====== Data

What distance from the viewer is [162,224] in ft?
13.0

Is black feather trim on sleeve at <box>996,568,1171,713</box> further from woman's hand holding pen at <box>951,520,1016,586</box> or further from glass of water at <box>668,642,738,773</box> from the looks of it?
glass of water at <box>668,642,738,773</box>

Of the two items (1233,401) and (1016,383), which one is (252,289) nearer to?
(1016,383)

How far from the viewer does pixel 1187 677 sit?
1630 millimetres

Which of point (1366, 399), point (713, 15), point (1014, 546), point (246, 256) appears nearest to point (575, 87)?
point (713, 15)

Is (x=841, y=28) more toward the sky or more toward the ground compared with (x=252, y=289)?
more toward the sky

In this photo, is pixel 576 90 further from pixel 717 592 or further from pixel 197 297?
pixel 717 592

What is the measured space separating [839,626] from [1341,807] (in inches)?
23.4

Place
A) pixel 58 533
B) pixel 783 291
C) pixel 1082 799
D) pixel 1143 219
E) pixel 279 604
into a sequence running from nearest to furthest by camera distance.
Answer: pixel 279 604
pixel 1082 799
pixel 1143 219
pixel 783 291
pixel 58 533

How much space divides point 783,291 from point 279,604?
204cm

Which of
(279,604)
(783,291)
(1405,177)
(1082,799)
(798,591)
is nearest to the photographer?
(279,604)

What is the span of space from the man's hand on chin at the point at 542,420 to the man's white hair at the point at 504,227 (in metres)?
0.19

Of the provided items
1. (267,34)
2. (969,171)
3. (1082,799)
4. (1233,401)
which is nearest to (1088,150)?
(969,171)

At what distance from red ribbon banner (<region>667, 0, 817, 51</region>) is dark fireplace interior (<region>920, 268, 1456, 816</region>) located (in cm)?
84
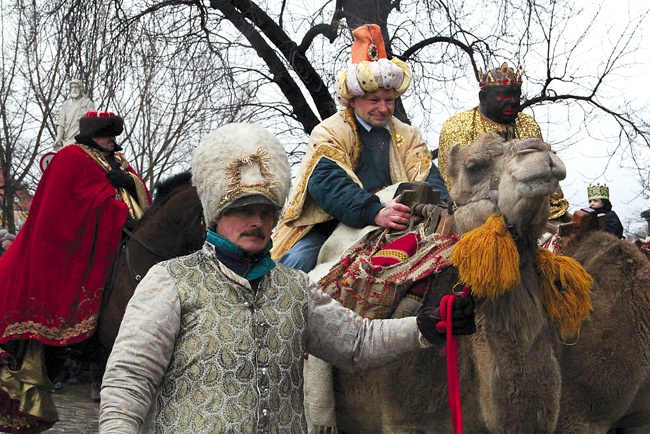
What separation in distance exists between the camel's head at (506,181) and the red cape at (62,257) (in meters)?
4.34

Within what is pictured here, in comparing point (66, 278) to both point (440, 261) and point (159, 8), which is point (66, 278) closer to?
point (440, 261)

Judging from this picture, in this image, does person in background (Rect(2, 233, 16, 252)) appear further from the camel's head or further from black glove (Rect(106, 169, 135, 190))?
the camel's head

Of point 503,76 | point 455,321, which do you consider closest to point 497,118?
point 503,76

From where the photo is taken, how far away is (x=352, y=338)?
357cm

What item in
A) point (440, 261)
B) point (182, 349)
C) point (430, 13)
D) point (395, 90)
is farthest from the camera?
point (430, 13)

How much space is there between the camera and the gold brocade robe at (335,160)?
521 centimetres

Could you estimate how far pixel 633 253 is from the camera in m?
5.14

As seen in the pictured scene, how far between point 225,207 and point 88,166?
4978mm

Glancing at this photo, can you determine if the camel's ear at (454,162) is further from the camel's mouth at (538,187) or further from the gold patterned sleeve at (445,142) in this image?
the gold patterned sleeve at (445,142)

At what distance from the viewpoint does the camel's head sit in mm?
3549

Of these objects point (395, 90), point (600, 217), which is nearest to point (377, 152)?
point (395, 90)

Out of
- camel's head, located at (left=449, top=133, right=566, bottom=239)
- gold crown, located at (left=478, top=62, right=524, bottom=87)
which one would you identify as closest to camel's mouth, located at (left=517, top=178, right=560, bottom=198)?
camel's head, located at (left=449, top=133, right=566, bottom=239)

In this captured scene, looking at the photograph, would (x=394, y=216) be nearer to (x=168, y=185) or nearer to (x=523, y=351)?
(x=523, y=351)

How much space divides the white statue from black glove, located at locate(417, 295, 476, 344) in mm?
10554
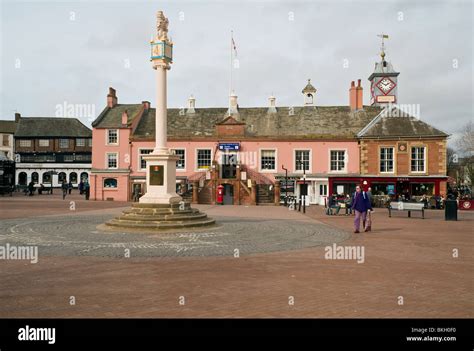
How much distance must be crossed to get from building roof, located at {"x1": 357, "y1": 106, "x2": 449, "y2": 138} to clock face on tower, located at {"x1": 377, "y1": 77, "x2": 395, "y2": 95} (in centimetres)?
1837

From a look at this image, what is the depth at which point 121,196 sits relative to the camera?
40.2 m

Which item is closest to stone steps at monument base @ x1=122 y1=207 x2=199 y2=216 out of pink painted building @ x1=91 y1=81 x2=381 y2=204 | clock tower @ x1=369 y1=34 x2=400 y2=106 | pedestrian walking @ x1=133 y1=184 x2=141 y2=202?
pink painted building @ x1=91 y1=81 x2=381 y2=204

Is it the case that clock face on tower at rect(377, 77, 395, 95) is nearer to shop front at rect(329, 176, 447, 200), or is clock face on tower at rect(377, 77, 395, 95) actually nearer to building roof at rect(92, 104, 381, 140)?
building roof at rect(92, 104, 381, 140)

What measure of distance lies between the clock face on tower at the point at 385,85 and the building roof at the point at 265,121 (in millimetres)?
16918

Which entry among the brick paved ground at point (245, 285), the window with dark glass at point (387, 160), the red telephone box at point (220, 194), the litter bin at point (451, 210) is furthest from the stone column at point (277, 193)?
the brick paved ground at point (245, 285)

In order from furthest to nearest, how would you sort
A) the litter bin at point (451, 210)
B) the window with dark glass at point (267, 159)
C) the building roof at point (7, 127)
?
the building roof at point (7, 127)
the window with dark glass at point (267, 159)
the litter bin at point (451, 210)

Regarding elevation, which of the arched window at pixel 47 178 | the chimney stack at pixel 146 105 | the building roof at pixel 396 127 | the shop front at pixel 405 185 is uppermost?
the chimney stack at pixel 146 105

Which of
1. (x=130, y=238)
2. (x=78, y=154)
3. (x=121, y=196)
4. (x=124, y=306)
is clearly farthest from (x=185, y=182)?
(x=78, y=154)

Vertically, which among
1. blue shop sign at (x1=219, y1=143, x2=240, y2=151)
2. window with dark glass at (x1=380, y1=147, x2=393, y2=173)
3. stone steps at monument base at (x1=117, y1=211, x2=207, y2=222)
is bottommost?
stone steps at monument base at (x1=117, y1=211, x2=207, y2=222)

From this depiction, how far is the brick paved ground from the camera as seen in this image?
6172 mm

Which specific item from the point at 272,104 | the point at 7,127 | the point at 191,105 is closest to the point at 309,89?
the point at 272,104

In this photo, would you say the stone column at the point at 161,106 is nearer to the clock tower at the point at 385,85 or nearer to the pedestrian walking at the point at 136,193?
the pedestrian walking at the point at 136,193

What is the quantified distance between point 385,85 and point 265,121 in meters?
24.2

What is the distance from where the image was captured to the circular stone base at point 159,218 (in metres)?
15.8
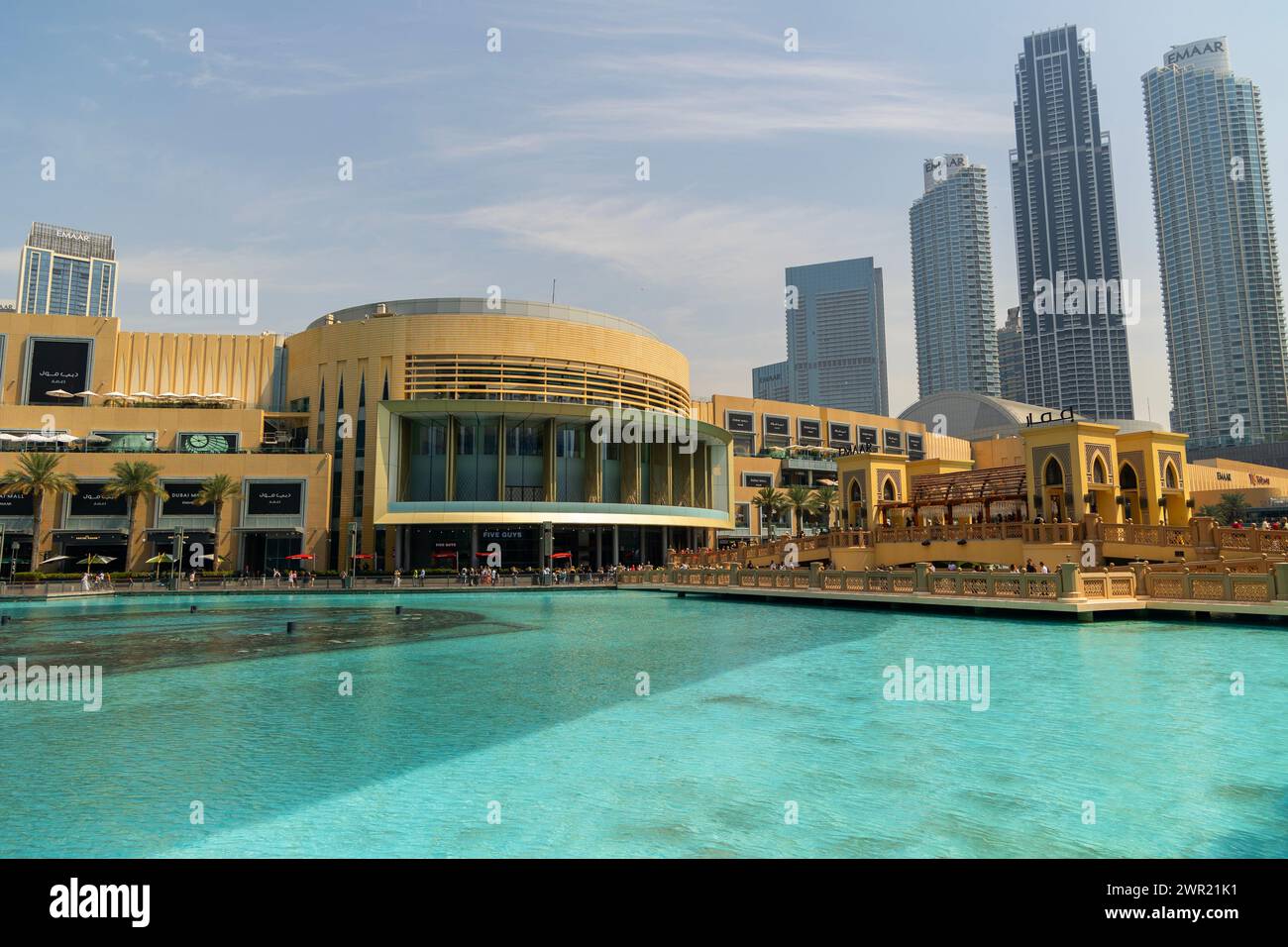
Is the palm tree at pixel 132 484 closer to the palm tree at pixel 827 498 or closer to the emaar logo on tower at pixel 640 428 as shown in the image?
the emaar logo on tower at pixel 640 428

============

:: Exercise objective ::
Reproduce the whole listing above word for word, leaving out the pictures.

:: Response ::
What distance from the viewer is [162,224] in ft?
13.0

Is black feather trim on sleeve at <box>996,568,1171,713</box> further from woman's hand holding pen at <box>951,520,1016,586</box> or further from glass of water at <box>668,642,738,773</box> from the looks of it?
glass of water at <box>668,642,738,773</box>

Of the two items (1233,401) and (1016,383), which one is (252,289) nearer to?
(1016,383)

How far from the viewer does pixel 1187 677 sit?
1630 millimetres

Which of point (1366, 399), point (713, 15), point (1014, 546), point (246, 256) appears nearest to point (575, 87)?
point (713, 15)

Is (x=841, y=28) more toward the sky or more toward the ground compared with (x=252, y=289)?
more toward the sky

In this photo, is pixel 576 90 further from pixel 717 592 or further from pixel 197 297?
pixel 717 592

What is the measured space separating [839,626] from [1341,807] (in inches)?
23.4

Place
A) pixel 58 533
B) pixel 783 291
C) pixel 1082 799
D) pixel 1143 219
E) pixel 279 604
into a sequence running from nearest to furthest by camera distance.
Answer: pixel 279 604
pixel 1082 799
pixel 1143 219
pixel 783 291
pixel 58 533

How much space divides point 783,291 from point 279,604?
204cm

Which of
(279,604)
(783,291)
(1405,177)
(1082,799)
(798,591)
is nearest to the photographer?
(279,604)

What is the span of space from the man's hand on chin at the point at 542,420 to the man's white hair at the point at 504,227 (in metres)?
0.19

Of the provided items
1. (267,34)
2. (969,171)
3. (1082,799)
4. (1233,401)
which is nearest to (1088,150)?
(969,171)

At what distance from red ribbon banner (<region>667, 0, 817, 51</region>) is dark fireplace interior (<region>920, 268, 1456, 816</region>) located (in cm)?
84
What separation in distance exists between the camel's head at (506,181) and the red cape at (62,257) (in meters)?
4.34

Within what is pictured here, in comparing point (66, 278) to both point (440, 261) and point (159, 8), which is point (66, 278) closer to?
point (440, 261)

Judging from this picture, in this image, does person in background (Rect(2, 233, 16, 252)) appear further from the camel's head or further from black glove (Rect(106, 169, 135, 190))?
the camel's head

Of point 503,76 | point 455,321, which do you consider closest to point 497,118?
point 503,76

From where the photo is taken, how far away is (x=352, y=338)?
357cm

What item in
A) point (440, 261)
B) point (182, 349)
C) point (430, 13)
D) point (395, 90)
is farthest from the camera?
point (430, 13)

How much space is there between the camera and the gold brocade robe at (335,160)?
521 centimetres

Could you estimate how far pixel 633 253 is from the camera in m?
5.14

As seen in the pictured scene, how far between point 225,207 and point 88,166?
4978mm

Glancing at this photo, can you determine if the camel's ear at (454,162) is further from the camel's mouth at (538,187) or further from the gold patterned sleeve at (445,142) in this image?
the gold patterned sleeve at (445,142)

At what distance from the viewpoint does the camel's head sit in mm?
3549

Of these objects point (395, 90), point (600, 217), which is nearest to point (377, 152)?
point (395, 90)

Out of
- camel's head, located at (left=449, top=133, right=566, bottom=239)
- gold crown, located at (left=478, top=62, right=524, bottom=87)
which one would you identify as closest to camel's mouth, located at (left=517, top=178, right=560, bottom=198)?
camel's head, located at (left=449, top=133, right=566, bottom=239)

In this captured scene, looking at the photograph, would (x=394, y=216) be nearer to (x=168, y=185) or nearer to (x=523, y=351)?
(x=523, y=351)

How much space divides the white statue from black glove, located at locate(417, 295, 476, 344) in mm?
10554
How much distance must be crossed to get from building roof, located at {"x1": 357, "y1": 106, "x2": 449, "y2": 138} to clock face on tower, located at {"x1": 377, "y1": 77, "x2": 395, "y2": 95} (in centimetres)?
1837

From a look at this image, what is the depth at which point 121,196 sits relative to the camera?
40.2 m

Which item is closest to stone steps at monument base @ x1=122 y1=207 x2=199 y2=216 out of pink painted building @ x1=91 y1=81 x2=381 y2=204 | clock tower @ x1=369 y1=34 x2=400 y2=106 | pedestrian walking @ x1=133 y1=184 x2=141 y2=202?
pink painted building @ x1=91 y1=81 x2=381 y2=204

Is it the case that clock face on tower at rect(377, 77, 395, 95) is nearer to shop front at rect(329, 176, 447, 200), or is clock face on tower at rect(377, 77, 395, 95) actually nearer to building roof at rect(92, 104, 381, 140)?
building roof at rect(92, 104, 381, 140)

What measure of distance lies between the clock face on tower at the point at 385,85 and the building roof at the point at 265,121 (in millimetres)?
16918

Which entry among the brick paved ground at point (245, 285), the window with dark glass at point (387, 160), the red telephone box at point (220, 194), the litter bin at point (451, 210) is furthest from the stone column at point (277, 193)?
the brick paved ground at point (245, 285)

In order from furthest to nearest, how would you sort
A) the litter bin at point (451, 210)
B) the window with dark glass at point (267, 159)
C) the building roof at point (7, 127)
?
the building roof at point (7, 127)
the window with dark glass at point (267, 159)
the litter bin at point (451, 210)

Regarding elevation, which of the arched window at pixel 47 178 | the chimney stack at pixel 146 105 | the building roof at pixel 396 127 | the shop front at pixel 405 185 is uppermost?
the chimney stack at pixel 146 105

Which of
1. (x=130, y=238)
2. (x=78, y=154)
3. (x=121, y=196)
4. (x=124, y=306)
is clearly farthest from (x=185, y=182)?
(x=78, y=154)

Vertically, which among
1. blue shop sign at (x1=219, y1=143, x2=240, y2=151)
2. window with dark glass at (x1=380, y1=147, x2=393, y2=173)
3. stone steps at monument base at (x1=117, y1=211, x2=207, y2=222)
is bottommost?
stone steps at monument base at (x1=117, y1=211, x2=207, y2=222)

From this depiction, how far is the brick paved ground from the camera as seen in this image?
6172 mm

Which specific item from the point at 272,104 | the point at 7,127 | the point at 191,105 is closest to the point at 309,89?
the point at 272,104

In this photo, would you say the stone column at the point at 161,106 is nearer to the clock tower at the point at 385,85 or nearer to the pedestrian walking at the point at 136,193?
the pedestrian walking at the point at 136,193

What is the quantified distance between point 385,85 and point 265,121 in meters?
24.2

What is the distance from where the image was captured to the circular stone base at point 159,218 (in metres)?
15.8
Is the palm tree at pixel 132 484 closer to the palm tree at pixel 827 498 or closer to the emaar logo on tower at pixel 640 428 as shown in the image?
the emaar logo on tower at pixel 640 428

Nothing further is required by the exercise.